Wednesday, June 29, 2011

Comics - Creator v. Character pt. 8

Here's the penultimate installment of my series on whether we should follow the creator or the character when buying and reading comics. This initially ran over at the In the Mouth of Dorkness blog, a blog worth checking out if you're into movies, gaming, comics, or anything else genre-based (read: geek chic). Check it out.
And, enjoy part 8 of Comics - Creator v. Character

Comics – Creator or Character Part VIII: Conclusion, part the 1st


In the late 80s, Marvel had a stable of superstar artists who were not only selling books, but also selling blue jeans with Spike Lee. It was a heady time for comic fans, feeling as if some “mainstream legitimacy” was finally transferring to our niche medium. (Yes, there was certainly the critical acclaim of Watchmen, Dark Knight, and Maus from 1986, but this was ON TELEVISION not just in the newspapers). Artists like Jim Lee, Todd McFarlane, Whilce Portacio, and Rob Liefeld received plum assignments, working on Spider-Man and the X-Men books, and even got the chance to write and draw their own books with the likes of Spider-Man and X-Force.

But, soon after they were given the keys to the kingdom, these artists, along with Marc Silvestri, Jim Valentino, and Erik Larsen, left Marvel to form their own comic company – one where they not only had the ability to draw and write the stories they wanted, but they would also own these new characters. It was a natural next step – one that Gil Kane took in 1968 with His Name is Savage and that Jack Kirby took in 1983 with Star Slayer through Pacific Comics. But, unlike these earlier attempts by mainstream comic artists to branch out into doing their own comics, the Image experiment was a success, and it ushered in a new age for comics publishing.


Malibu comics distributed the Image books for the first year they were in business, affording the creators to learn the ropes of publishing with a bit of a safety net. But, once able, Image became its own entity, which left Malibu comics with a large hole to fill in their publication schedule. Malibu chose to try something similar to what Image did, and created their Ultraverse imprint with top-name creators such as Steve Gerber, Gerard Jones, and Steve Englehart, all of whom were notable for being writers, going against the template laid out by Image where, other than Valentino, the founding fathers were known mainly for being artists (thus, the company’s title).

There were other notable companies and imprints that flourished in the wake of Image comics – Valiant from Jim Shooter and Bob Layton, Milestone at DC from Dwayne McDuffie, Denys Cowan, et al., and Comics Greatest World from Dark Horse.

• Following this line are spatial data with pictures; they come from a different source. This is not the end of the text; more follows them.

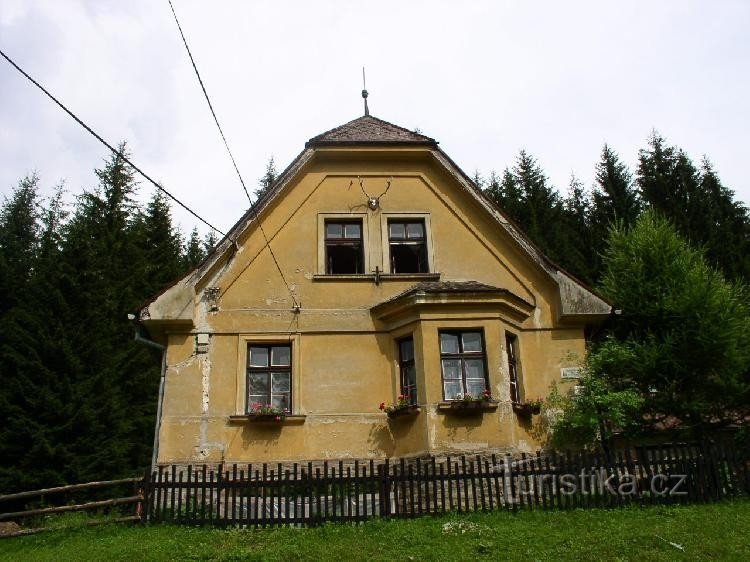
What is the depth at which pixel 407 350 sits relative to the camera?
13.7 meters

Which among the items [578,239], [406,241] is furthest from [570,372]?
[578,239]

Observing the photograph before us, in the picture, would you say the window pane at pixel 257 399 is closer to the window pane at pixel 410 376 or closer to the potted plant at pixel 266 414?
the potted plant at pixel 266 414

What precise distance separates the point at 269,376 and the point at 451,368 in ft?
12.4

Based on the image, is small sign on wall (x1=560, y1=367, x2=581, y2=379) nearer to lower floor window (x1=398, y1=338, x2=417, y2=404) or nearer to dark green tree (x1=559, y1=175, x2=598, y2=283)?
lower floor window (x1=398, y1=338, x2=417, y2=404)

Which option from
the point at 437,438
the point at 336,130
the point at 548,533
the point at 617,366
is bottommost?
the point at 548,533

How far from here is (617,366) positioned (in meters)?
14.0

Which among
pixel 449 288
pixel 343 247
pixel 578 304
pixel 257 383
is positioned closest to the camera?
pixel 449 288

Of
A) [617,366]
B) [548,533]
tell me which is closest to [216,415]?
[548,533]

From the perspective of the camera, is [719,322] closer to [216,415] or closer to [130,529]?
[216,415]

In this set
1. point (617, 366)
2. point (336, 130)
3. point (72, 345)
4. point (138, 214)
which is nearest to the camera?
point (617, 366)

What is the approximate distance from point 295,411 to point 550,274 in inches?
247

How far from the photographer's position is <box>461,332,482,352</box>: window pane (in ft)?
43.7

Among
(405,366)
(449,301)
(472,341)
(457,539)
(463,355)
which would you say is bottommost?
(457,539)

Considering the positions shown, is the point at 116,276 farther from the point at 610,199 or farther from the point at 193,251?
the point at 610,199
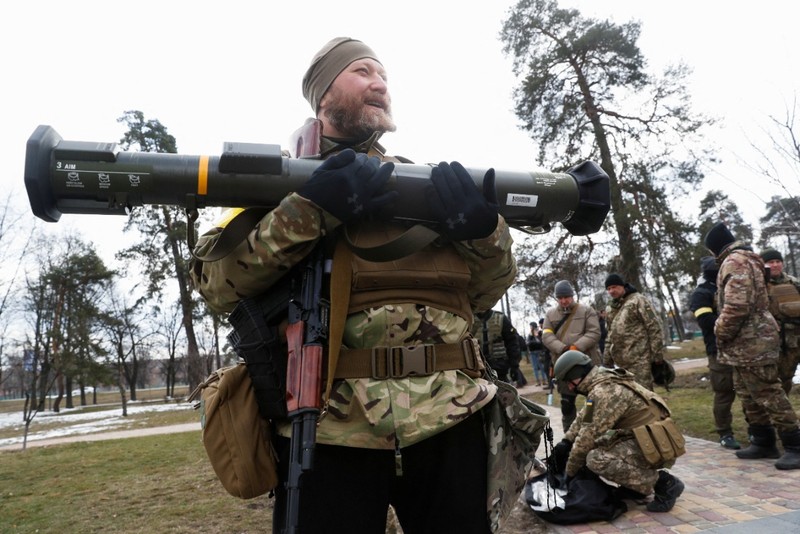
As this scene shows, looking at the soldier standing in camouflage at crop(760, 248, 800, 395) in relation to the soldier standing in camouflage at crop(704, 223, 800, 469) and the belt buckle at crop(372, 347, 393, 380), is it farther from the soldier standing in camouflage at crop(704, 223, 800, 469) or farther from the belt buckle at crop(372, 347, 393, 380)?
the belt buckle at crop(372, 347, 393, 380)

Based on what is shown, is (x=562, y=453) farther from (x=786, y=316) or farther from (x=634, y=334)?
(x=786, y=316)

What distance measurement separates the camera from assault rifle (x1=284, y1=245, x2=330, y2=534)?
45.1 inches

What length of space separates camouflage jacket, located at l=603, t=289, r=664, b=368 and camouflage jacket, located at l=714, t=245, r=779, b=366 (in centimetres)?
97

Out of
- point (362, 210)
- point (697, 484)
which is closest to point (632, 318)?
point (697, 484)

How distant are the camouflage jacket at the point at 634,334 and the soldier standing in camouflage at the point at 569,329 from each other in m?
0.27

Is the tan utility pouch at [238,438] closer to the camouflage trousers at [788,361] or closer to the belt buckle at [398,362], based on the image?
the belt buckle at [398,362]

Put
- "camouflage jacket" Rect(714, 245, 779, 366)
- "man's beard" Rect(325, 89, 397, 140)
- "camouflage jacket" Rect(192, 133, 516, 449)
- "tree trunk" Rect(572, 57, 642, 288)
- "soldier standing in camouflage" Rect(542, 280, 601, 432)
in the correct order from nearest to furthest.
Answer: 1. "camouflage jacket" Rect(192, 133, 516, 449)
2. "man's beard" Rect(325, 89, 397, 140)
3. "camouflage jacket" Rect(714, 245, 779, 366)
4. "soldier standing in camouflage" Rect(542, 280, 601, 432)
5. "tree trunk" Rect(572, 57, 642, 288)

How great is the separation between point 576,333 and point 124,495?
18.4ft

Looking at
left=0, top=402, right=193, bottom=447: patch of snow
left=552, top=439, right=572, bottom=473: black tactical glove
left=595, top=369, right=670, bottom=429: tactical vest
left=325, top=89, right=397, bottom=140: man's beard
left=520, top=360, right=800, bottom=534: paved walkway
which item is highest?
left=325, top=89, right=397, bottom=140: man's beard

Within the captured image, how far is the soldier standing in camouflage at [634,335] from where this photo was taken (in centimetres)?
608

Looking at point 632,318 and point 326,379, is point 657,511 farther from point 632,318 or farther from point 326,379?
point 326,379

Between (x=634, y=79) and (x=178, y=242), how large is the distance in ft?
63.4

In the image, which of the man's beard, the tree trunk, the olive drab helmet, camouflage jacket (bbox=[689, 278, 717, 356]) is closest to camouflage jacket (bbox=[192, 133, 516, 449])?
the man's beard

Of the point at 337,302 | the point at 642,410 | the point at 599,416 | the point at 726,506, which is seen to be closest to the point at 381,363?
the point at 337,302
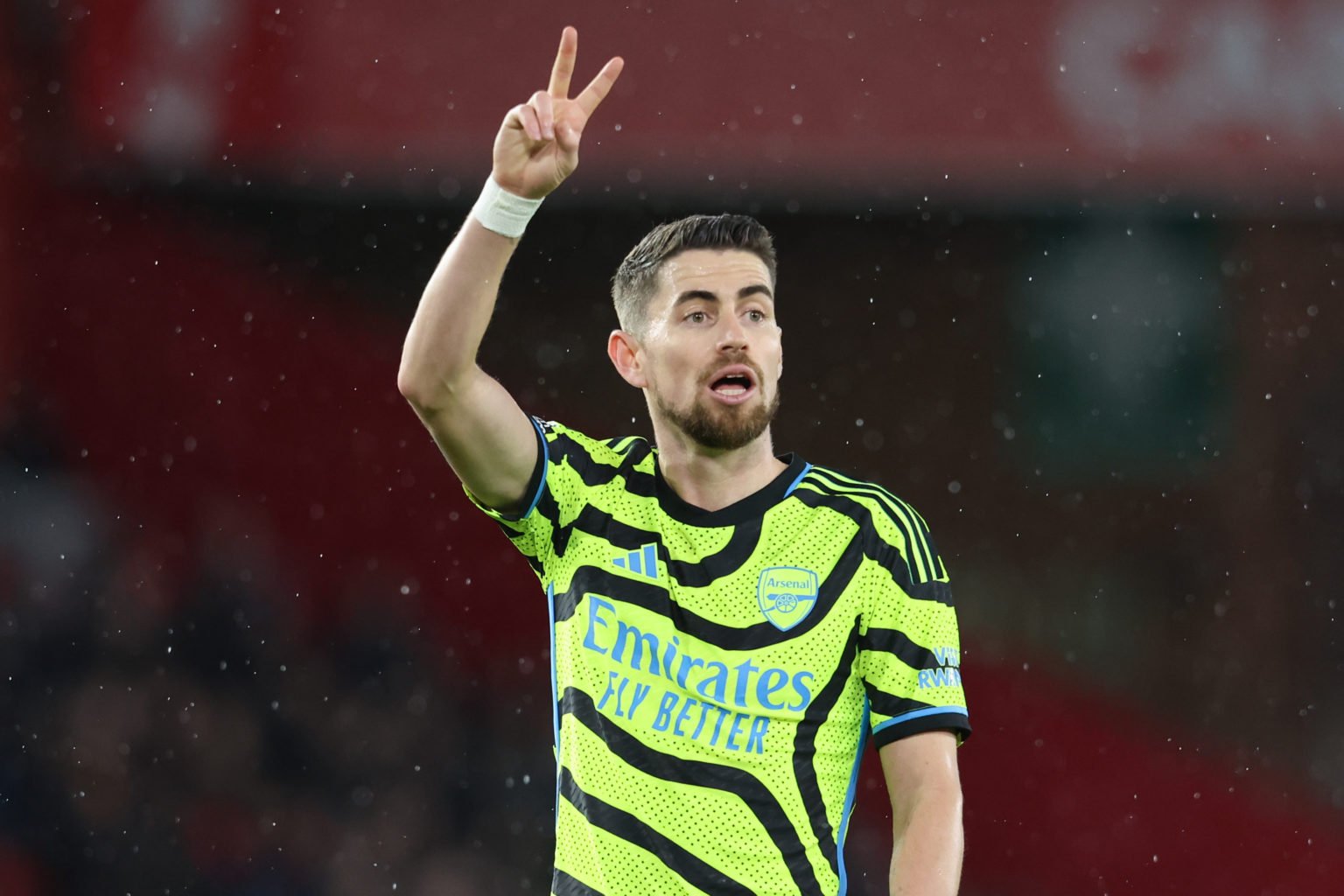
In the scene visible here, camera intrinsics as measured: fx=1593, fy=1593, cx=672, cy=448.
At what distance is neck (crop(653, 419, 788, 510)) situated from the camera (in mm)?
2486

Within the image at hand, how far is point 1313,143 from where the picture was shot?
253 inches

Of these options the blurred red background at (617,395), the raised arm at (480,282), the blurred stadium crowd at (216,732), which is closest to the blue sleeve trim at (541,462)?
the raised arm at (480,282)

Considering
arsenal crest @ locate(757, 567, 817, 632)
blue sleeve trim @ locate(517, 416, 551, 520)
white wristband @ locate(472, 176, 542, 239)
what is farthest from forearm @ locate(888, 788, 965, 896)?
white wristband @ locate(472, 176, 542, 239)

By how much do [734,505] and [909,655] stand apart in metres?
0.37

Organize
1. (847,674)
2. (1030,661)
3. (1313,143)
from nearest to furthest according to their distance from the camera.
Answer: (847,674)
(1313,143)
(1030,661)

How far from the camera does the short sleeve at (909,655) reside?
227 centimetres

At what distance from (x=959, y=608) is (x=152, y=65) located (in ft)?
13.5

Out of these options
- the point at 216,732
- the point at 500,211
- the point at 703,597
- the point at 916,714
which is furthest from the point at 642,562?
the point at 216,732

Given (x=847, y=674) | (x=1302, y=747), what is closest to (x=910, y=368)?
(x=1302, y=747)

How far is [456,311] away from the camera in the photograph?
2.21 m

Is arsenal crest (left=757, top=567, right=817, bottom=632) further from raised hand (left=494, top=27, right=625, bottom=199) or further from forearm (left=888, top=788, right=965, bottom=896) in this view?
raised hand (left=494, top=27, right=625, bottom=199)

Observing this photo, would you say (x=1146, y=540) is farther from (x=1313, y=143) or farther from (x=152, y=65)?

To differing degrees, all of these imprints relied upon the creators involved as marketing tools and sales barometers. Certainly, Valiant’s elevator pitch would be the revival of the Gold Key heroes of decades past, but the line really thrived under Jim Shooter’s guidance and seemed to go off the rails when he was forced out. The Milestone imprint had characters who were direct reflections of their creators – minority characters (far too often overlooked or only played as cliched, wrong-headed stereotypes) created by minority creators. Without the guiding forces behind these books’ creations, they floundered, if they continued at all once the creators left or the imprints were shut down.


One of the more successful imprints from the day – despite the fact that the imprint folded – was the Legend imprint from Dark Horse comics. This was a loosely-based conglomeration of hugely talented and revered comic creators. Members included Frank Miller, John Byrne, Mike Mignola, Art Adams, Walt Simonson, Geof Darrow, and Mike Allred. It was truly a “heavy hitters” list of talent.

This imprint involved no shared-universe, and, with possibly few exceptions, did not have characters from one book guest starring in other books. Legend was really an umbrella publishing venture that signfied the high-quality stories and art consumers could expect when seeing that image on the cover. Sin City, Next Men, Hellboy, Star Slammers, and others were published through Dark Horse under the Legend imprint.

A number of these books are still being published today, if not under the Legend imprint. What was unique about this imprint was that, at any time, the creators – who owned their work – could conceivably take their titles and publish them elsewhere. It truly was a place where creators held the power and could do whatever they wished, however they desired.

It was a culmination, artistically speaking, of the promise shown by Will Eisner’s the Spirit and the steps taken by legends such as Kane and Kirby, when they worked to branch out on their own.